Dans un rapport publié récemment, l’organisation indique qu’au moins 1 243 personnes ont été tuées lors de 141 opérations de frappes de drones menées entre le 1er mars 2025 et le 21 janvier 2026. Les données analysées par les chercheurs montrent également que 738 personnes ont été blessées, dont plusieurs civils n’ayant aucun lien avec des groupes criminels. Selon l’organisation, au moins 43 adultes et 17 enfants qui n’étaient pas membres de groupes armés figurent parmi les victimes.
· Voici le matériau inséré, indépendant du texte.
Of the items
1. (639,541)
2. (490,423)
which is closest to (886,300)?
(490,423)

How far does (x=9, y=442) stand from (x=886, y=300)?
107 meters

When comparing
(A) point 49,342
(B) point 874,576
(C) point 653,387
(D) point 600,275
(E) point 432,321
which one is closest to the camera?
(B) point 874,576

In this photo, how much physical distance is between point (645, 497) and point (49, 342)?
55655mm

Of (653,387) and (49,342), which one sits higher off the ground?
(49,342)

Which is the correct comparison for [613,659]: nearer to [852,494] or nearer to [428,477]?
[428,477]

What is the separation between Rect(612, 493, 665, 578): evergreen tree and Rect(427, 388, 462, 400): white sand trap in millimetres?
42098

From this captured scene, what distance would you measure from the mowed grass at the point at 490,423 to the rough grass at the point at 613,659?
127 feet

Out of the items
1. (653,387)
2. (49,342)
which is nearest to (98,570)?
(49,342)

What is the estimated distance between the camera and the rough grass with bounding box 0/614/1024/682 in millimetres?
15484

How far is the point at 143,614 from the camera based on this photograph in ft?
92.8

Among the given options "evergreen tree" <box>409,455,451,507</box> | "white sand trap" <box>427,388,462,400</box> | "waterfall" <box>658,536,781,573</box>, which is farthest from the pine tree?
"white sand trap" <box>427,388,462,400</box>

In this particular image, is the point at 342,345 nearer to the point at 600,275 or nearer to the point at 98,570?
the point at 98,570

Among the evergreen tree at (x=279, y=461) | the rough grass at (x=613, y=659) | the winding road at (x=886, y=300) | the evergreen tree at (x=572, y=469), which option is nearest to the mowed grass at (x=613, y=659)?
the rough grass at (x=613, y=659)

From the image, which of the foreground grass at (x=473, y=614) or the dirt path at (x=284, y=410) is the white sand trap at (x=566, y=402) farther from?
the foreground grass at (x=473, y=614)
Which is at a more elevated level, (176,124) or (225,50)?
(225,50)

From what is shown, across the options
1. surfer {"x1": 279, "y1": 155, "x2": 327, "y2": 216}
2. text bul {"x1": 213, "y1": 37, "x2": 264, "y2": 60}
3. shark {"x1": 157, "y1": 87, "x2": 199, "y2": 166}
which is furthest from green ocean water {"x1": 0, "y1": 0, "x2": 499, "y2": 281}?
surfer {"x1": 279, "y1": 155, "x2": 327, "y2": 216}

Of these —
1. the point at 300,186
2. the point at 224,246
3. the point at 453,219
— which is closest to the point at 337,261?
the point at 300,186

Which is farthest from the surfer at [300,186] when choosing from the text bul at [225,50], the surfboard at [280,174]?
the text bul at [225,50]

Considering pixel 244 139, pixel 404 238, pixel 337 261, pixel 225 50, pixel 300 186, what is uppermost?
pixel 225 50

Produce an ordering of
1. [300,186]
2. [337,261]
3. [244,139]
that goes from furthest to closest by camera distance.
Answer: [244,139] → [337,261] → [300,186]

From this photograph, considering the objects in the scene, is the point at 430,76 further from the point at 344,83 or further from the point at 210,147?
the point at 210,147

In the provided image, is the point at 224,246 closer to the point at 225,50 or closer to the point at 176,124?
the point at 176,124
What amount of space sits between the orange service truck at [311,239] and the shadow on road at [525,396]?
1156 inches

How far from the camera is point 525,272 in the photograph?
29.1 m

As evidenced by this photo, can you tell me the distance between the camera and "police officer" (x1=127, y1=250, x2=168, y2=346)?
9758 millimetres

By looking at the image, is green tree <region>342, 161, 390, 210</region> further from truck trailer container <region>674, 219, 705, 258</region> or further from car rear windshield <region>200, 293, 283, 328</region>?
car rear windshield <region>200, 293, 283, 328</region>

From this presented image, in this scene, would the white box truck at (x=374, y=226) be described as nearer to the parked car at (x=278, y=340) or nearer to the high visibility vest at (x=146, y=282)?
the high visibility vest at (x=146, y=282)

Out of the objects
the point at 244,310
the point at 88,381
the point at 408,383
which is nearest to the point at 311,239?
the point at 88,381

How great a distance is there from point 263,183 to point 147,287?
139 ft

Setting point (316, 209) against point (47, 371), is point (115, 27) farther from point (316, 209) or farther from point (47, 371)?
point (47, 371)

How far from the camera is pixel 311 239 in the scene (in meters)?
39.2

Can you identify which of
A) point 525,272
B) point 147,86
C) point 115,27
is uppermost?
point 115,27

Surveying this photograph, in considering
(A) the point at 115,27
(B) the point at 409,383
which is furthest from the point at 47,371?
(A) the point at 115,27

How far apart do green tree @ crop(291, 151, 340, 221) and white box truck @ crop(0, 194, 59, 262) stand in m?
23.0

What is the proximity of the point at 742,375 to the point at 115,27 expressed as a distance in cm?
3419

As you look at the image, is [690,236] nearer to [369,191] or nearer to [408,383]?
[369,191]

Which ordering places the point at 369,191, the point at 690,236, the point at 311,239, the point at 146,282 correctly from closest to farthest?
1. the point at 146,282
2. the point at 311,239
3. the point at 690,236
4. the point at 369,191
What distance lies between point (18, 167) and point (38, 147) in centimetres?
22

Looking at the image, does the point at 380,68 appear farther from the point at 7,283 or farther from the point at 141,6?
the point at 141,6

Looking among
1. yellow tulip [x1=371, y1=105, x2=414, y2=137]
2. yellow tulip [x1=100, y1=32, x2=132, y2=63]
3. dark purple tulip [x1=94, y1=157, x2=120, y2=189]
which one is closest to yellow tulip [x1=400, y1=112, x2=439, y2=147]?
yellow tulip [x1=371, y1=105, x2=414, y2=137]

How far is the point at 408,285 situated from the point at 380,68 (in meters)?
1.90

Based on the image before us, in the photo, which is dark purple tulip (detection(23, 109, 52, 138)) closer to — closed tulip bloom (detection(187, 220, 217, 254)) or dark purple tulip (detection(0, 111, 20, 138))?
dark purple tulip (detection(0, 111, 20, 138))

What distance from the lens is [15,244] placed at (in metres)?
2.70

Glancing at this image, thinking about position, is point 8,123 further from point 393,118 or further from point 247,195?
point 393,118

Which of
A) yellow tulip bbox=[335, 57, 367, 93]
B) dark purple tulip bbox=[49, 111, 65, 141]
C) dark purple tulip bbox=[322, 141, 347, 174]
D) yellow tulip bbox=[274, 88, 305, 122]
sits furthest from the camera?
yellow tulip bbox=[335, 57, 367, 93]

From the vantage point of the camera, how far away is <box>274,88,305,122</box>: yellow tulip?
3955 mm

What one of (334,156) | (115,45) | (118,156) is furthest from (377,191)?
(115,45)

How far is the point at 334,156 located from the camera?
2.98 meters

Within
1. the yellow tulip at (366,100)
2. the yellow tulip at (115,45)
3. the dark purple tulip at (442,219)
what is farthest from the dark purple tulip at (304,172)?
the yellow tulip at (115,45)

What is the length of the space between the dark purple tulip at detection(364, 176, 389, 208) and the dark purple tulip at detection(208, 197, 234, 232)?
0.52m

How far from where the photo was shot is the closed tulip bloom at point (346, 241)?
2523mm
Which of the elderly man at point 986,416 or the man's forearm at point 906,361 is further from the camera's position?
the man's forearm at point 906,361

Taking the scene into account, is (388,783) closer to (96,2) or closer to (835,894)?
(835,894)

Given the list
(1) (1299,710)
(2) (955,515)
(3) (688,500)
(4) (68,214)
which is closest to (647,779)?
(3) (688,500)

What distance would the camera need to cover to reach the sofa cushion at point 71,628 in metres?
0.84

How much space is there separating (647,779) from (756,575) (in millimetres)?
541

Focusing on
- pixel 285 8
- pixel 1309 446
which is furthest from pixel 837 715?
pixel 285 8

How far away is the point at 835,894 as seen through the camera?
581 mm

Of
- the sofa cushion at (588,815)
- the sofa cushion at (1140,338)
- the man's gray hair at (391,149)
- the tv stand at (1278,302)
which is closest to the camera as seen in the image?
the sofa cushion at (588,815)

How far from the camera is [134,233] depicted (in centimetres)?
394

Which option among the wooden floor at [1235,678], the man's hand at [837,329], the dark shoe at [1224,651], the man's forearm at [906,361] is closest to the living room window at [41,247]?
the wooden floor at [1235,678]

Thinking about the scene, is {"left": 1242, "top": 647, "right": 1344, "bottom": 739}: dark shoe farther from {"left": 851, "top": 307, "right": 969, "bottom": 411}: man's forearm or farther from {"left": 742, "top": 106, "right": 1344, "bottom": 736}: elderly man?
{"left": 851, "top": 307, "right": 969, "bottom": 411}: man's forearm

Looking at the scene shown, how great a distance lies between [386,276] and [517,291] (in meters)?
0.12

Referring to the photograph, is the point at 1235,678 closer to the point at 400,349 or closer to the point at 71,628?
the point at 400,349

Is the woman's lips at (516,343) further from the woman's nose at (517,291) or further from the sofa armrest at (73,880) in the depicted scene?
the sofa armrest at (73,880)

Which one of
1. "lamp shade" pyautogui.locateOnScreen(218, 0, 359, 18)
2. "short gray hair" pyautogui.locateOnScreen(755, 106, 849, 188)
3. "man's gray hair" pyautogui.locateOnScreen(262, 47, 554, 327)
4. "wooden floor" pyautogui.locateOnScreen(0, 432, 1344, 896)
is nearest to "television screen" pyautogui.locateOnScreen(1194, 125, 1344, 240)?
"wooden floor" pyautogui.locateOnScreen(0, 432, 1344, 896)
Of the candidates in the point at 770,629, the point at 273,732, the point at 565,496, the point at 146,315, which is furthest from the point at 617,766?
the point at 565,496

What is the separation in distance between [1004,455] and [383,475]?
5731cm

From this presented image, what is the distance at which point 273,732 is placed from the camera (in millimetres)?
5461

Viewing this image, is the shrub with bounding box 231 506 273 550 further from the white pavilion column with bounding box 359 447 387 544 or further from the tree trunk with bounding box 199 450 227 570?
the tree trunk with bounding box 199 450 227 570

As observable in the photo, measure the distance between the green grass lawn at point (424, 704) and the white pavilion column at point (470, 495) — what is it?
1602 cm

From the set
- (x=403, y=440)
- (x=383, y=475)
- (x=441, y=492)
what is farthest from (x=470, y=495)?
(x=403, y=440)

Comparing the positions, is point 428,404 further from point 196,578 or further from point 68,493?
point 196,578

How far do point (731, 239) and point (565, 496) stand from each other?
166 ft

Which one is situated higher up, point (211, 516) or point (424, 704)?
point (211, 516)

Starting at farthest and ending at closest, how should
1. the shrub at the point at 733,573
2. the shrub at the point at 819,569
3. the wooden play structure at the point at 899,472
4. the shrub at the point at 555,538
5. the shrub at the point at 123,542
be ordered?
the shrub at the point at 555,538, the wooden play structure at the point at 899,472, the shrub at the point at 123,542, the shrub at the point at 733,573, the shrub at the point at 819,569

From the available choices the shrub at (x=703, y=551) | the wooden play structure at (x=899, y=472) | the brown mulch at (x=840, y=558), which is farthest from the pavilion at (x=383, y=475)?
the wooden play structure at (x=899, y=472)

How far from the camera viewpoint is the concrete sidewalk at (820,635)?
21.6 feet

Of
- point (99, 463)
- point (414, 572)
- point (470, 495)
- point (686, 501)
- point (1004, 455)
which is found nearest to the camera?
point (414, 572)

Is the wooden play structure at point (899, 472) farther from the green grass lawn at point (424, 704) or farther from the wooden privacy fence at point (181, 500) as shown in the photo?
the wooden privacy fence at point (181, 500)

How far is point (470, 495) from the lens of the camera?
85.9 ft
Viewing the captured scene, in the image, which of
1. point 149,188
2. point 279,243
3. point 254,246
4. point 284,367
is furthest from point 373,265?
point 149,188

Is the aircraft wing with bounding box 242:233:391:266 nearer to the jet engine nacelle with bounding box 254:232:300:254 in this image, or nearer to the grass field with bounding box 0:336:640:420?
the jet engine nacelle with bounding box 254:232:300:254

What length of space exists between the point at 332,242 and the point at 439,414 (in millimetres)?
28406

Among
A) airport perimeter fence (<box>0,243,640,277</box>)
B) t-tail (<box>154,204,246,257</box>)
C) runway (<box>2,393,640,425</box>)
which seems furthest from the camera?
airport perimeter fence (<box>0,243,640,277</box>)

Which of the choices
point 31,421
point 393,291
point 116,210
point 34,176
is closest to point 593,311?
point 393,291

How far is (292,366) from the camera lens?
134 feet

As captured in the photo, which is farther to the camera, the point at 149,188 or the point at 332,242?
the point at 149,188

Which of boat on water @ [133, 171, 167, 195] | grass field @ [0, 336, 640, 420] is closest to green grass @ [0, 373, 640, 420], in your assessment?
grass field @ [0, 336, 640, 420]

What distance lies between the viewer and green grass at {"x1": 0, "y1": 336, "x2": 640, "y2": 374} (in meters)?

Des drones explosifs utilisés en zones densément peuplées
Les recherches de Human Rights Watch s’appuient notamment sur sept vidéos diffusées sur les réseaux sociaux, dont quatre ont été géolocalisées à Port-au-Prince, montrant l’usage de drones quadricoptères armés d’explosifs visant des véhicules ou des personnes dans des zones urbaines. Ces appareils, capables de se déplacer entre les bâtiments et de suivre des cibles en temps réel, transmettent des images vidéo détaillées à leurs opérateurs qui contrôlent à distance leur trajectoire ainsi que l’activation des charges explosives.